In 1971, Dr. Donald Wilson developed and publicized a revolutionary technique for the field of neurosurgery. Rather than creating a large opening in the skull during many of his cerebral procedures, Dr. Wilson instead made a smaller hole in the region in which he’d be working to carry out his repair. Termed the “keyhole” technique, this approach opened the door for minimally invasive surgeries, which are now the standard within neurosurgery today. Not only did this technique allow the surgeon to spend more time on the repairs at hand, but it often shortened recovery times for patients, and decreased mortality rates in more risky procedures.
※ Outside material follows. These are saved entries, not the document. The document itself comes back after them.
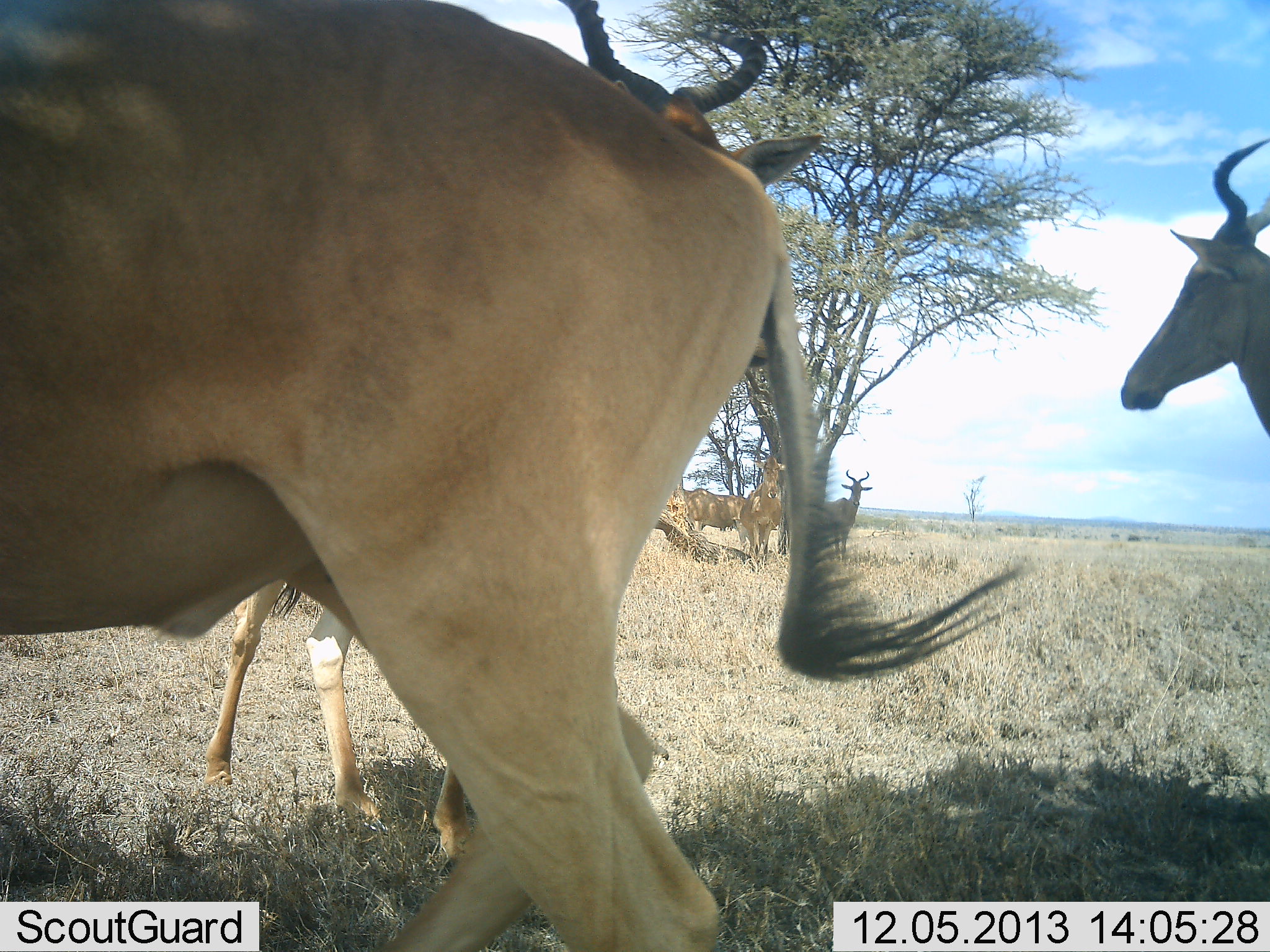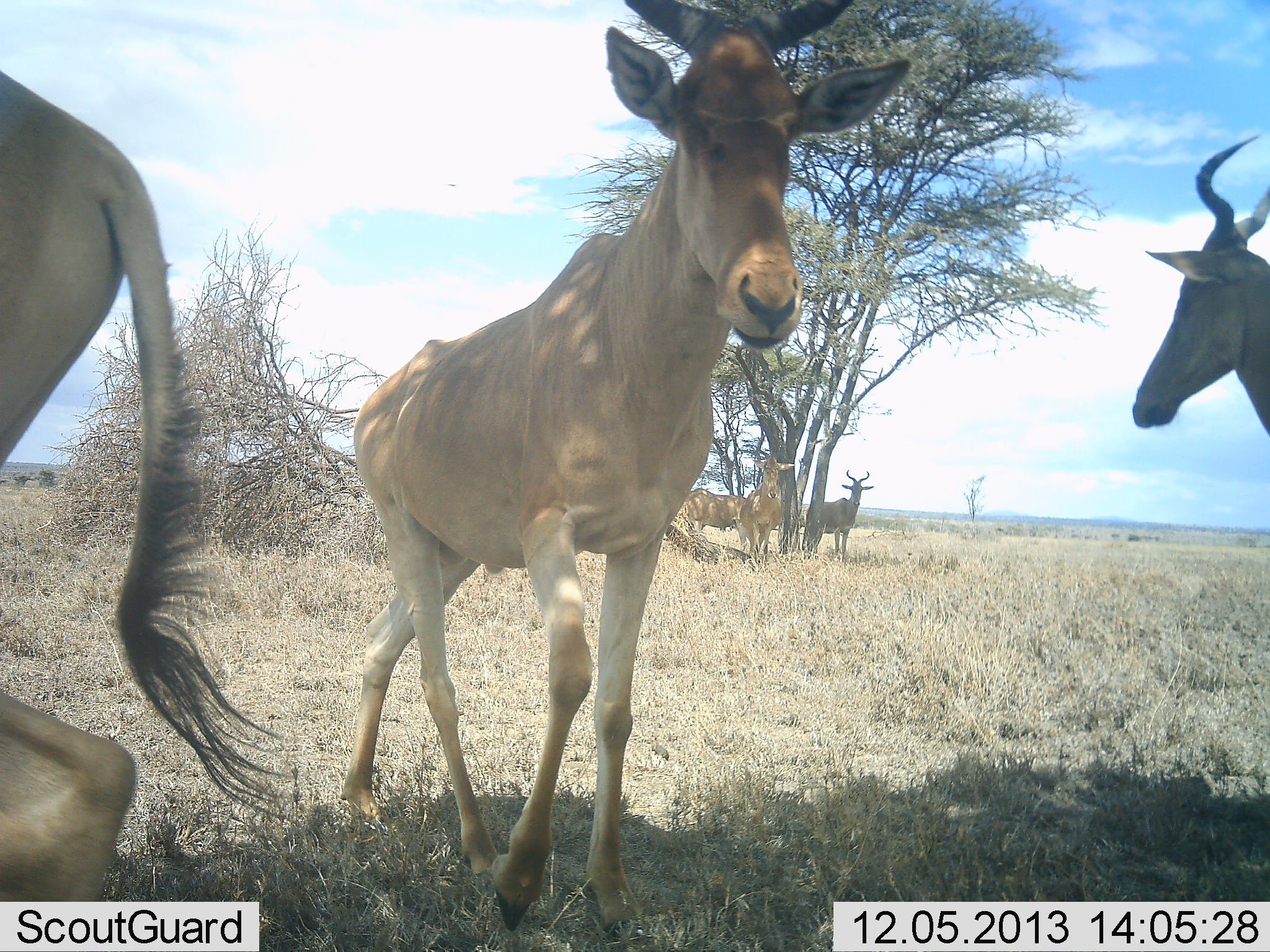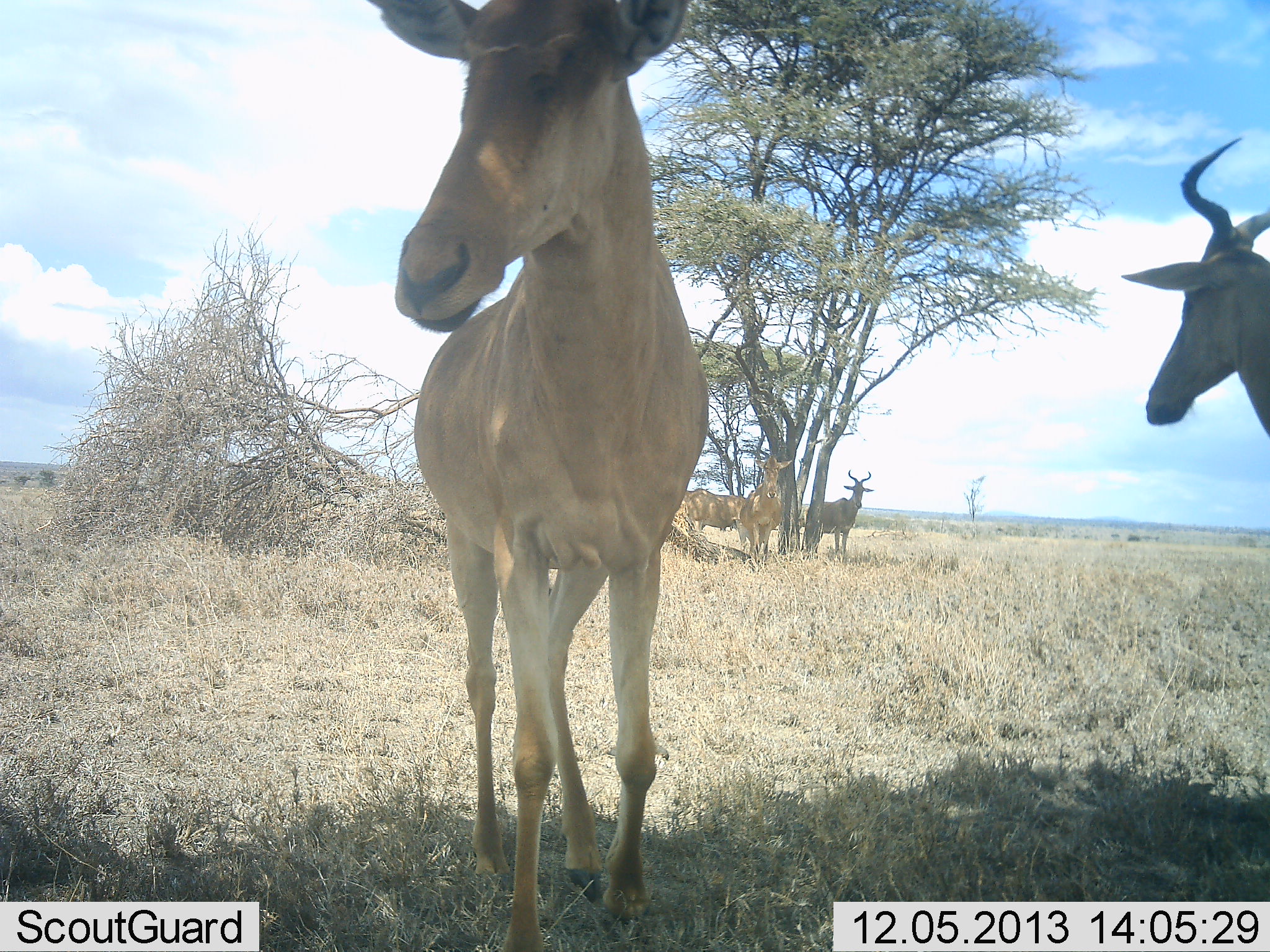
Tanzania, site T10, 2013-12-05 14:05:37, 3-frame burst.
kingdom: Animalia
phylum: Chordata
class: Mammalia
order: Artiodactyla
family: Bovidae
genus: Alcelaphus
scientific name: Alcelaphus buselaphus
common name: hartebeest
Hartebeest (Alcelaphus buselaphus), count 6. Behavior (volunteer vote fractions): standing 100%, resting 10%, moving 70%, interacting 0%. Young present (vote fraction): 0%. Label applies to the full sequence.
Advancements to endoscopy technologies in the latter half of the twentieth century only increased the efficiency of keyhole surgeries, as medical professionals no longer had to continually readjust the microscopes employed to perform their procedures, and sources of illumination of the areas were already built into endoscopes. And as endoscopic keyhole surgeries became more prevalent and developed over time, they also became more predictable and calculable through detailed reports of these procedures written by surgeons that utilized these techniques. (Ormond & Hadjipanayis, 2014, pp. 6-7)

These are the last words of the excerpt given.